マーガレット王女は、気合いの入ったドレスに小型だけどティアラも付けている。私は、メアリーは不満そうだけど、乗馬服にダウンコート。寒いのは苦手だから。

「もうすぐ国境です」とシャーロット女官が言ったすぐ後、馬車が止まった。

「 天狼星(シリウス) 、外に出ましょう」

パーシバルが 金の鬣(グルファクシ) に乗って、ベリンダが 馬の王(メアラス) を連れてやってくる。

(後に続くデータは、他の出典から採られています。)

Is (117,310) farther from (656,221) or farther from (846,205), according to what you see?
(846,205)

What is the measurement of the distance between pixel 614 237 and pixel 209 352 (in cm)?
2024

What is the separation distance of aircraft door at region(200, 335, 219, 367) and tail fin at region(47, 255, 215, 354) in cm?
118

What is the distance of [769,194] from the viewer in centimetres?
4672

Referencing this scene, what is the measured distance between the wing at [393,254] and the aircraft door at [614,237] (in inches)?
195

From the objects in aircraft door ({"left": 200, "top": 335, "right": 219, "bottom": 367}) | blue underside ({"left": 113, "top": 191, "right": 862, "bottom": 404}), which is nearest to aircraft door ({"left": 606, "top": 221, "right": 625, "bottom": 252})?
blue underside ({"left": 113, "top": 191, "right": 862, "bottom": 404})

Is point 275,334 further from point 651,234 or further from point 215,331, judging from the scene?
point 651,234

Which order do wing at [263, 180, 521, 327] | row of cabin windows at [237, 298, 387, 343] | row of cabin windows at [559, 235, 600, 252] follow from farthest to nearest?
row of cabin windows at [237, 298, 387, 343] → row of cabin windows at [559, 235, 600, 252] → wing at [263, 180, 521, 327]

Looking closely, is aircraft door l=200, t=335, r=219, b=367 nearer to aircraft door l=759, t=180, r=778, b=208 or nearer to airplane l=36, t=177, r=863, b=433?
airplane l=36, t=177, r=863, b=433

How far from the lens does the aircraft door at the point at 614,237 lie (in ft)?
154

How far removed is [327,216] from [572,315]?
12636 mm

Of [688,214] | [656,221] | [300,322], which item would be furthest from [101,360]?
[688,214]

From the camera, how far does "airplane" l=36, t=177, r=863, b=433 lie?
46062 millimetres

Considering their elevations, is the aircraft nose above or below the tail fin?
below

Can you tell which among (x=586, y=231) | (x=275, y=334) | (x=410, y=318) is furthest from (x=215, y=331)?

「 天狼星(シリウス) 、元の大きさになって……それと、馬を脅かさないでね」

「ワン!」と一声鳴くと、ぐんぐん大きくなる 天狼星(シリウス) 。前より成長していない?

「ヒヒヒン!」と馬達がフェンリルが近くにいるので怯える。

「ペイシェンス様、 天狼星(シリウス) に気配を消すように言い聞かせて下さい」

ゲイツ様に言われるまでもなく言っているし、かなり気配は消している。

「もっと気配を消してね」と言ってから、クッキーをあげておく。

「ワン!」『わかった!』

相変わらず餌付けで言う事を聞かせる感じだ。

ついでに、 馬の王(メアラス) と 金の鬣(グルファクシ) にも、キャロットケーキをあげておこう。

「綺麗になれ!」と行列の全部に掛ける。

朝、カッパフィールド侯爵の館から、雪道を走ってきたから、やはり汚れがついているからね。

「ペイシェンス様の魔法は強くなっていますね」

そう褒めてくれたのは嬉しいけど、 馬の王(メアラス) 達にあげたキャロットケーキが残っていないか、探るのはやめて欲しい。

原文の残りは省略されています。